Turkey cuts its key interest rate for the second straight month

330
3
Turkey cuts its key interest rate for the second straight month

ISTANBUL - The Turkish central bank cut its key interest rate for the second straight meeting on Thursday, pushing the lira to a record low even as business leaders question the direction of monetary policy under President Recep Tayyip Erdogan.

The bank lowered the one-week repo rate to 18% from 16%, despite the lira plumbing new lows over the past several weeks. The Turkish currency weakened against the dollar at one point following the decision on Thursday.

The move comes as Erdogan, who has called interest rates the mother of all evil, ramps up pressure on the central bank to stimulate the economy.

When inflation runs high and currencies are in free fall like the lira, monetary authorities typically look to rate hikes as a remedy. Turkey has moved in the opposite direction.

Business leaders are voicing concerns, taking an unusually critical stance on the longtime president's policies. Corporate executives called for a course change in monetary policy at a Tuesday meeting of the Turkish Industry and Business Association, or Tusiad.

Most important steps are strengthening institutions and rules of market economy, starting with the independence of regulatory institutions like the central bank, said Tuncay Ozilhan, chairman of Tusiad's high advisory council.

Omer Koc, chair of leading Turkish conglomerate Koc Group, said there was no alternative but to bring down the exchange rate, high costs and inflation, according to remarks published on the company website.

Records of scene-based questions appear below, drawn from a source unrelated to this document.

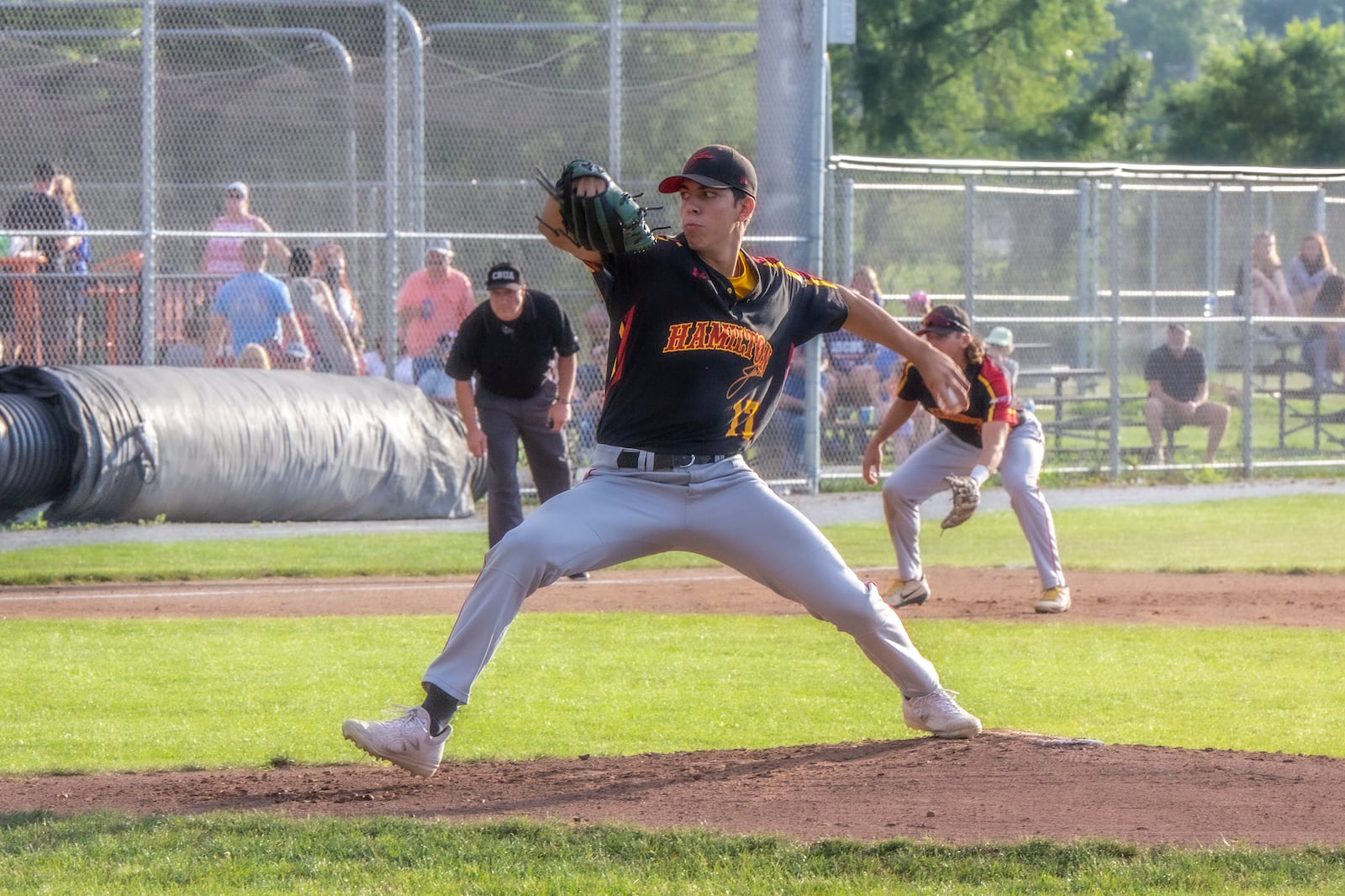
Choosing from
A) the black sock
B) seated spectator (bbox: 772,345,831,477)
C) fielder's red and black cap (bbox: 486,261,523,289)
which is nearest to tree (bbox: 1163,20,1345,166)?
seated spectator (bbox: 772,345,831,477)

It is very saddening to see how much our citizens get exhausted by the ever increasing inflation pressure, Koc said. We have to adopt a strong reform agenda like we did in the first 10 years of the 2000 s and reduce our country risk. The Turkish currency has depreciated by roughly 20% against the dollar since the beginning of the year, which in turn has pushed up the price of fuel and other imports. The consumer price index is now almost 20% higher than it was a year ago.

The central bank has said temporary factors are driving inflation. Even as the U.S. Federal Reserve and other central banks began moving to tighten monetary policy against rising inflation, Turkey surprised markets by cutting its key rate from 19% to 18% in September. Turkey's real interest rate is now in negative territory.

Erdogan has replaced the central bank chief three times in less than two and a half years and dismissed three members of the bank's monetary policy committee just this month, including two deputy governors. Speculation about further easing has only increased downward pressure on the lira.

Turkey's economy has grown rapidly under Erdogan's nearly two-decade leadership, with mainly the construction industry benefiting from low borrowing costs. The economy is forecast to expand 9% in 2021.

However, the pursuit of growth at the expense of the lira has not gained widespread public approval. Support for Erdogan's ruling party sank to a record low 23% in an October poll by Istanbul Economics Research.

The depreciation-inflation strategy drives discontent from a majority of the society, Hakan Kara, a former chief economist at the central bank, told Nikkei.

Moreover, long-term interest rates do not fall because of heightened inflation risk. In that sense, I think the traditional strategy of gaining votes by forcing central bank to lower rates has expired, Kara said.